The next few years were spent researching via the internet. I contacted Road Trial aficionado Peggy Ann Strupp and after visiting Washington Dalmatian Club in 2002 to shadow the organisers; I began to plan. In 2003, with a wonderful group of fellow enthusiasts, the inaugural trial Carriage Dog Trial was staged.
Since that time I have been involved organising, competing and judging in all the national and regional trials that have taken place. It was an honour to help run the inaugural Swedish trial and judge at the first Scottish (2006), and Irish trials (2010), as well as the Fenix National championships.
I qualified all three of my Dalmatians as road and carriage dogs and in 2006 was proud to be in the first group of people to qualify at gold level. I won the championship in both carriage and road discipline, but most important to me is the fact my animals have consistently been awarded, or short listed for, the best conditioned awards. These coveted awards show not only that the dog or horse has been correctly conditioned for the competition, but also received the highest standards of care on the day.

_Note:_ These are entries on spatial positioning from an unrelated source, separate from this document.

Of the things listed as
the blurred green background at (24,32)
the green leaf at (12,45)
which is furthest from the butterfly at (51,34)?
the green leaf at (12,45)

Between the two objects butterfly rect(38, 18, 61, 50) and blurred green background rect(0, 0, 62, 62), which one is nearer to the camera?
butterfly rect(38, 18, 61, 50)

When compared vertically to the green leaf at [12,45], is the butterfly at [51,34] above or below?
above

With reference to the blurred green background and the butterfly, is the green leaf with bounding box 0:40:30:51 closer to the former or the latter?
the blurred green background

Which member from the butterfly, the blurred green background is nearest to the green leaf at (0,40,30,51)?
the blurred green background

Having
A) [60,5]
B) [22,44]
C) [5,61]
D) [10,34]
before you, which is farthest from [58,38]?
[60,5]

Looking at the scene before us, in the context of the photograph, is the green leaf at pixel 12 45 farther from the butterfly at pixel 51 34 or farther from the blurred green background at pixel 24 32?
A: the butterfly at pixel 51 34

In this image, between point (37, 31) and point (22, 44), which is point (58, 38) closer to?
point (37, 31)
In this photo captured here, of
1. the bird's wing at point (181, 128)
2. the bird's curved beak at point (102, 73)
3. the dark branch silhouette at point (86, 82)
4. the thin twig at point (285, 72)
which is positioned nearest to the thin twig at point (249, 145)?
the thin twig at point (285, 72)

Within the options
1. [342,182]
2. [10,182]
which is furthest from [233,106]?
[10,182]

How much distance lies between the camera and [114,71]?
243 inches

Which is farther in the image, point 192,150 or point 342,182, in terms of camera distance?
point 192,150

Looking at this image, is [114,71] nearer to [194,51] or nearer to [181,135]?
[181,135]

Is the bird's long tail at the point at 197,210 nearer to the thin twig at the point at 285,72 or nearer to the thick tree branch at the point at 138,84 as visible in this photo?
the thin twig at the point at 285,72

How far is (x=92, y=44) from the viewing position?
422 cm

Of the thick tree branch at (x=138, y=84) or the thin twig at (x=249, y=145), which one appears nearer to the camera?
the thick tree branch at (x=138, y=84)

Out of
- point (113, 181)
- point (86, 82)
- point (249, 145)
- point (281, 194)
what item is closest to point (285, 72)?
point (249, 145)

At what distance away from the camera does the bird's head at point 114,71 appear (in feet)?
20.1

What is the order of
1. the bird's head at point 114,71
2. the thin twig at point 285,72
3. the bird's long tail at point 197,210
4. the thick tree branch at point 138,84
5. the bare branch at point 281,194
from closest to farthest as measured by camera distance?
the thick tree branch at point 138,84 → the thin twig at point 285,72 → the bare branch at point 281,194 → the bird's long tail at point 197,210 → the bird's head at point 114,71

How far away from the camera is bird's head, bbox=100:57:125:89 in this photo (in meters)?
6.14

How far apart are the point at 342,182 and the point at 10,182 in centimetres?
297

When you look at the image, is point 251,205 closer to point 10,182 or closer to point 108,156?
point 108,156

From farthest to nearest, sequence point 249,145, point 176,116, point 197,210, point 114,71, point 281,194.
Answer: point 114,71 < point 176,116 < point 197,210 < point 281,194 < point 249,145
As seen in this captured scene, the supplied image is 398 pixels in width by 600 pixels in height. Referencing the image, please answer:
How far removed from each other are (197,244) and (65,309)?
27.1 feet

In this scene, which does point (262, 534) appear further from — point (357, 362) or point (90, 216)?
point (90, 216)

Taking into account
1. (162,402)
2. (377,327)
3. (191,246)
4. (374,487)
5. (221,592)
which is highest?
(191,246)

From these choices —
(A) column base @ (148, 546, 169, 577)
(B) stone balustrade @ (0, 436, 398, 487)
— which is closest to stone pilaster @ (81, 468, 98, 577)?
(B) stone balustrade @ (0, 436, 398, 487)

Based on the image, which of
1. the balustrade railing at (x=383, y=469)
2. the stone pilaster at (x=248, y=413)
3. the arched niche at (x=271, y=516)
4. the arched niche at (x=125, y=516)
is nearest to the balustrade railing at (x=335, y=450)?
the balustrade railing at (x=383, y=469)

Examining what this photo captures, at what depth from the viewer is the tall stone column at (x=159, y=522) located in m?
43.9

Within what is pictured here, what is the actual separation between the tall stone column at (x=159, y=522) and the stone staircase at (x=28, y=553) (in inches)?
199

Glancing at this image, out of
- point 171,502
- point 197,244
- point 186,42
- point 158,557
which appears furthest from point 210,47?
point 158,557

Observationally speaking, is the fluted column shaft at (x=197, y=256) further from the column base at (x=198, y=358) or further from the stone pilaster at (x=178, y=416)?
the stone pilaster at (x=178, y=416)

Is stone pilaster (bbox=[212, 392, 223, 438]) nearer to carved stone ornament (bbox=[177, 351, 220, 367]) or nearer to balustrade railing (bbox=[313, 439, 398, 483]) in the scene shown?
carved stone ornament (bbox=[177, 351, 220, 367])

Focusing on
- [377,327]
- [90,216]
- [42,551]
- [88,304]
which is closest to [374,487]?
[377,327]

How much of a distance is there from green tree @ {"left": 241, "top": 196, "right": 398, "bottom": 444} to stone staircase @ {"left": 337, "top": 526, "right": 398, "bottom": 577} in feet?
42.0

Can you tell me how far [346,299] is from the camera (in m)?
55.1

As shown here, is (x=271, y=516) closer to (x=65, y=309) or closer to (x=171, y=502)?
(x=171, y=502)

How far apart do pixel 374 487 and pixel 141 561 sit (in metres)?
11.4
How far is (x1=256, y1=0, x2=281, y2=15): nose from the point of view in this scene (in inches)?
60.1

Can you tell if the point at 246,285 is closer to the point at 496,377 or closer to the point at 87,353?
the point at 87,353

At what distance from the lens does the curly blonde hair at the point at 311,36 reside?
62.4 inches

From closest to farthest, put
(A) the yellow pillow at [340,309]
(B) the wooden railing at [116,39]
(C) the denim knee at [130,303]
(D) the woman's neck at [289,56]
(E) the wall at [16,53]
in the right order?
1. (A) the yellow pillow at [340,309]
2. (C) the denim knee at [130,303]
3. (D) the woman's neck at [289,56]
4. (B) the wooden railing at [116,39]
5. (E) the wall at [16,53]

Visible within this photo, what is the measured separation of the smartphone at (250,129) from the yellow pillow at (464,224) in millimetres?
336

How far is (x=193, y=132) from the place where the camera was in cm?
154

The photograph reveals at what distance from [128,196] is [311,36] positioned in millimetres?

My dogs have been involved in many carriage dog demonstrations, including the very busy CLA game fair where they were required to stay behind the carriage off lead at all times. Once, this included a 30-minute waiting period that culminated in the hunt coming past! For a display at Paws in the Park my first carriage dog Woody was taught to bark and “see off” a highway man.
In 2006 I become the founder chairman of the newly formed British Carriage Dog Society (BCDS), a post I hold to this day, aiming to serve the membership and continue to promote the Dalmatian’s working heritage.
My involvement with carriage and road dogs drew me further into the world of dog training and behaviour. I was very lucky to come across the renowned John Rogerson, and his tutelage has shaped my philosophy of relationship based training. I was honoured to be his assistant in India on his 3-week International course for dog trainers and behaviorists, where I saw native carriage dogs working with oxen carts.
In 2007 I enrolled on the Kennel Club Accreditation Scheme for dog trainers and behaviourists and I was encouraged to develop a specialist module for Carriage Dogs. The process in order to be accredited was very rigorous and required many hours of study and practical experience. So I was very proud to be awarded my advanced accreditation as the first ever Carriage Dog specialist at Crufts in 2013. Although I am no longer a member of the Kennel Club scheme; I thoroughly enjoyed learning about so many aspects of dog training and behaviour in order to gain my advanced accreditation.
There is nothing more thrilling than watching the dogs and their owners as they learn to enjoy this new experience together.